The number and severity of hurricanes seems to run in cycles. Experts now think these cycles are influenced by what is known as the Tropical Multi-Decadal System. Since 1995 conditions have been favorable for increased hurricane activity, as they were during another active period, 1950-1970. Three climatic factors are thought to influence the development of hurricanes. First, during an active period the amount of rainfall during the monsoon season in the Sahel region of West Africa just below the Sahara Desert is higher than average, and rainfall is lower than average over the Amazon basin, creating favorable conditions for winds associated with the development of hurricanes. Second, sea-surface temperatures in the tropical Atlantic Ocean and Caribbean Sea are very warm. Third, La Nina causes lower than average sea-surface temperatures in the equatorial Pacific. Between 1947 and 1969, a rainy period in the Sahel, 17 major hurricanes (Category 3 or greater) struck the East Coast of the United States, compared with 10 between 1970 and 1991, when the Sahel was experiencing a drought.
New research suggests that the degree of hurricane activity in the Atlantic Basin is not a proxy for the number of storms that are going to make landfall along the U.S. coastline. According to researchers at AIR Worldwide, the probability of landfall is linked most closely to a storm’s genesis, or where it forms, rather than the number of tropical storms in the Atlantic. Genesis patterns change from year to year. The key to understanding why in some years the number of storms making landfall in the United States is high and in others it is low is to compare long-term genesis and storm tracking patterns, the AIR study notes.
Florida is the state most vulnerable to hurricanes.
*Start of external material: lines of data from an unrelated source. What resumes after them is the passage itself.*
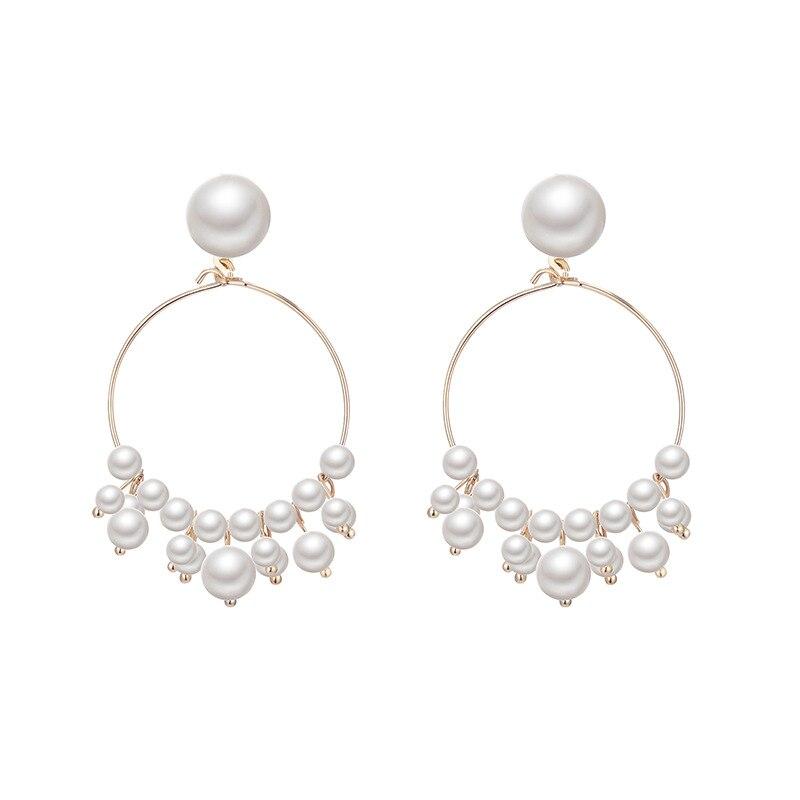 2019 new Geometric Earrings Women Korean simple pearl earrings ins fashion tassel  trendy jewelry
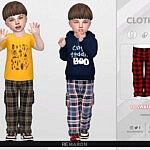 Grid Cargo Pants 01 sims 4 cc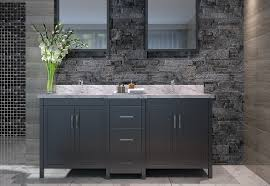 bathroom black bathroom vanity set with brown ceramic floor and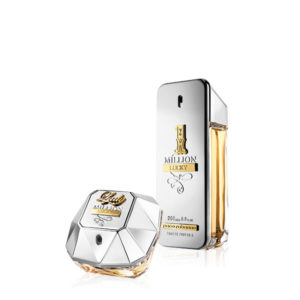 PACO_RABANNE_LADY_MILLION_LUCKY_1 MILLION_LUCKY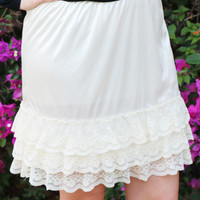 Slip Extender Skirt w/ Layered Lace in Ivory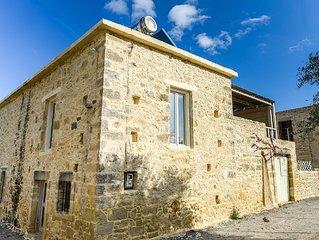 Chelidoni villa Sivas (ΑΜΑ) ***********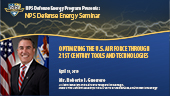 Optimizing the U.S. Air Force through 21st Century Tools and Technologies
Reliable records on hurricanes only go back to the 1870s. Sketchy accounts of earlier disasters exist in ship’s logs and journals. Now, geologists, supported in part by insurers, hope to add to the written record by examining sediments at the bottom of coastal lakes and marshes. During a hurricane, sand and shell debris get swept into these waters. Research so far suggests that between 1,000 and 2,000 years ago, there were five or six Category 4 and 5 hurricanes in the Florida panhandle.
Data compiled by the National Oceanic and Atmospheric Administration (NOAA) on the 30 most powerful storms over the period 1900 to 1996 show that more than 40 percent of the damage they caused occurred in southeast Florida. Of the 158 hurricanes that hit the United States, 47 hit Florida and 26 of those struck the Southeast Florida coast.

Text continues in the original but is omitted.